Improve the quality of your headphones, simulate a wide variety of brands and models, or customize your own headphone sound with TB Morphit.

*Supports more than 100 popular studio headphones*


----------



## WindcryMusic (Dec 23, 2016)

I gave the demo of this a spin earlier today, and bought it within five minutes. Simple in concept, yet very effective … I think it will become a regular resident of my master buss going forward.
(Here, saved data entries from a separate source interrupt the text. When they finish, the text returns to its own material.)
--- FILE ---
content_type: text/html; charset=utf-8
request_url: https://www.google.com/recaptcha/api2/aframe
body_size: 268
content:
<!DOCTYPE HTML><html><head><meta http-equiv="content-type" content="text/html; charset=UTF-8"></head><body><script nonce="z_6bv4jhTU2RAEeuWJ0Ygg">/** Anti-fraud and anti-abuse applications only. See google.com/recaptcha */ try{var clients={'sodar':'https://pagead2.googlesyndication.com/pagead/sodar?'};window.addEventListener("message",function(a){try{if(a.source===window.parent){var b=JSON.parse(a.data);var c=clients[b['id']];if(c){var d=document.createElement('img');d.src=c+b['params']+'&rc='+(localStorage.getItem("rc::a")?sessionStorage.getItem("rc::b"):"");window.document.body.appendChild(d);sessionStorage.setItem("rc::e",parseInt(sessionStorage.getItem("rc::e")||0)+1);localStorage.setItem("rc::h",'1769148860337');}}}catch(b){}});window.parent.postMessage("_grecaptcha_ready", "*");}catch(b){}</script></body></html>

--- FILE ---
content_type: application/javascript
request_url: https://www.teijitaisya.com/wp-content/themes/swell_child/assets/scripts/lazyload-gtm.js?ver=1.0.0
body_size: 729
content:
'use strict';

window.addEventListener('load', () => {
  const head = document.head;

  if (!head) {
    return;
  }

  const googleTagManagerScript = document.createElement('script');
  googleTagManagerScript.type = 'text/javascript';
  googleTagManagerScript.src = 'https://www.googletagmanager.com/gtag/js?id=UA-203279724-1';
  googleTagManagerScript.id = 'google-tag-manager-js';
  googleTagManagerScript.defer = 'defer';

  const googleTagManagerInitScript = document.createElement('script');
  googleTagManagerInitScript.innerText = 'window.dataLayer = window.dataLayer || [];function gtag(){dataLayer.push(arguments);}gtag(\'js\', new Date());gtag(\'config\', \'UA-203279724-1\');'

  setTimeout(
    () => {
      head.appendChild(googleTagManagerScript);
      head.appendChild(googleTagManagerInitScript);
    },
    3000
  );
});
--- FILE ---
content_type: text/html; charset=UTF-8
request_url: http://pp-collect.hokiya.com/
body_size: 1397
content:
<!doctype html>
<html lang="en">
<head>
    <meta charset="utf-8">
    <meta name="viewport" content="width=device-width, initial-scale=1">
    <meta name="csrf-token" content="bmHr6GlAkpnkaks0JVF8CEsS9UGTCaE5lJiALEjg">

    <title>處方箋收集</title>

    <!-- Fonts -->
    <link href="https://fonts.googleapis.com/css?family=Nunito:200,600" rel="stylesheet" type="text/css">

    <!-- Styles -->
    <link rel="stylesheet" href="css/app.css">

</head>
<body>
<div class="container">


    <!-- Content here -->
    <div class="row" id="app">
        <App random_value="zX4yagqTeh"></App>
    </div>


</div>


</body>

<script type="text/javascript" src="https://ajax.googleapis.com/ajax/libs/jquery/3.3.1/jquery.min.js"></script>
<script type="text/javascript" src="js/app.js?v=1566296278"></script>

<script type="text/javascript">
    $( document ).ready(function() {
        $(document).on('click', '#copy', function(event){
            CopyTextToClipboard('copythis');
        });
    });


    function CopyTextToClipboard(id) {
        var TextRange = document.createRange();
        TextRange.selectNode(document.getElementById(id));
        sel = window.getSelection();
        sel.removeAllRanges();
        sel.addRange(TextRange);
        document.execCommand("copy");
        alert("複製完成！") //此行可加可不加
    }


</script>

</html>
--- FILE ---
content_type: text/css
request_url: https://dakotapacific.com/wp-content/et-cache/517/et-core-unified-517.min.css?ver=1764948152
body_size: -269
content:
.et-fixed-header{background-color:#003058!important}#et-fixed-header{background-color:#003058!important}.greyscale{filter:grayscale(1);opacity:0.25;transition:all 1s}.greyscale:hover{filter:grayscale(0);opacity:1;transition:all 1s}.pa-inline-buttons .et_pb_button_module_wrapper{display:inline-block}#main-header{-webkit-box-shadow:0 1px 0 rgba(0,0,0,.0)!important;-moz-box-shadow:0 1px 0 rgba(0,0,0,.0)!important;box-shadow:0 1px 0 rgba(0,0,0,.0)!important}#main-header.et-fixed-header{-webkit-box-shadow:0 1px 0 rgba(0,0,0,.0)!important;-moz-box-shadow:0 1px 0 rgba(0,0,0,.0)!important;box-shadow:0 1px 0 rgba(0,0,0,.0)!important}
Caveat: I don't have and have never tried Sonarworks, so I don't know how they compare.


----------



## phil_wc (Dec 23, 2016)

Cool I download the demo for both of them, and I try simulate AKG K712 for both Sonarwork and TB. It sounds different tho. I don't know which one is correct since I have only DT770 Pro to use now.


----------



## elpedro (Dec 24, 2016)

WindcryMusic said:


> I gave the demo of this a spin earlier today, and bought it within five minutes. Simple in concept, yet very effective … I think it will become a regular resident of my master buss going forward.
> 
> Caveat: I don't have and have never tried Sonarworks, so I don't know how they compare.


I have sonarworks and i compared my akg k702's and they sound similar under both SW and Morphit.Moephit also supports my denon ahd2000 which is a bonus.well worth it if you have to use headphones like me.


----------